● **WHAT TO WORK ON**: In full and word for word, return the listing that follows.

Segment Start: RECORDS FOR PROCESSING

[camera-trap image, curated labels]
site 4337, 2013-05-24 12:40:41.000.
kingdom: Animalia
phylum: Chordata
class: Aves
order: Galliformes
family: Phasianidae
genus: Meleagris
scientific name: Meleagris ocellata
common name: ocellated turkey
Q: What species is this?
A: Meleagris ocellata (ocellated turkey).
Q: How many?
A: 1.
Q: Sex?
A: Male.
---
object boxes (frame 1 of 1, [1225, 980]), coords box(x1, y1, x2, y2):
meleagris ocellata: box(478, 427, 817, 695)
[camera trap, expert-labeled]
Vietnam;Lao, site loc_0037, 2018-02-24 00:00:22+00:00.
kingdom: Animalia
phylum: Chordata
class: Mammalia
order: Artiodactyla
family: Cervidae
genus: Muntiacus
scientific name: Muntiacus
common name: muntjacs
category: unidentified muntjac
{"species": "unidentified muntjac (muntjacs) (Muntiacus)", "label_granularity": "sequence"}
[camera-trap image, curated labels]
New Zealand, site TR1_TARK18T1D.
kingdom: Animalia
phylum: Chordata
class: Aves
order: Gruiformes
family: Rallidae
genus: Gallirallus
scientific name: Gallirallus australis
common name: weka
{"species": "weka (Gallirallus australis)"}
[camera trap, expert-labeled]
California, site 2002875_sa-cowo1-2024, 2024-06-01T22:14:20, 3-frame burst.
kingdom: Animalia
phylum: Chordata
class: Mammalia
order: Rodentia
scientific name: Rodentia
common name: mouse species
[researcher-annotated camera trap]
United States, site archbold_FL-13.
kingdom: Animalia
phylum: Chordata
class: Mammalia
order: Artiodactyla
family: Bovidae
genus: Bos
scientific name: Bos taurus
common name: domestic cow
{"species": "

Segment End: RECORDS FOR PROCESSING

● **RESULT BELOW**:
[camera-trap image, curated labels]
site 4337, 2013-05-24 12:40:41.000.
kingdom: Animalia
phylum: Chordata
class: Aves
order: Galliformes
family: Phasianidae
genus: Meleagris
scientific name: Meleagris ocellata
common name: ocellated turkey
Q: What species is this?
A: Meleagris ocellata (ocellated turkey).
Q: How many?
A: 1.
Q: Sex?
A: Male.
---
object boxes (frame 1 of 1, [1225, 980]), coords box(x1, y1, x2, y2):
meleagris ocellata: box(478, 427, 817, 695)
[camera trap, expert-labeled]
Vietnam;Lao, site loc_0037, 2018-02-24 00:00:22+00:00.
kingdom: Animalia
phylum: Chordata
class: Mammalia
order: Artiodactyla
family: Cervidae
genus: Muntiacus
scientific name: Muntiacus
common name: muntjacs
category: unidentified muntjac
{"species": "unidentified muntjac (muntjacs) (Muntiacus)", "label_granularity": "sequence"}
[camera-trap image, curated labels]
New Zealand, site TR1_TARK18T1D.
kingdom: Animalia
phylum: Chordata
class: Aves
order: Gruiformes
family: Rallidae
genus: Gallirallus
scientific name: Gallirallus australis
common name: weka
{"species": "weka (Gallirallus australis)"}
[camera trap, expert-labeled]
California, site 2002875_sa-cowo1-2024, 2024-06-01T22:14:20, 3-frame burst.
kingdom: Animalia
phylum: Chordata
class: Mammalia
order: Rodentia
scientific name: Rodentia
common name: mouse species
[researcher-annotated camera trap]
United States, site archbold_FL-13.
kingdom: Animalia
phylum: Chordata
class: Mammalia
order: Artiodactyla
family: Bovidae
genus: Bos
scientific name: Bos taurus
common name: domestic cow
{"species": "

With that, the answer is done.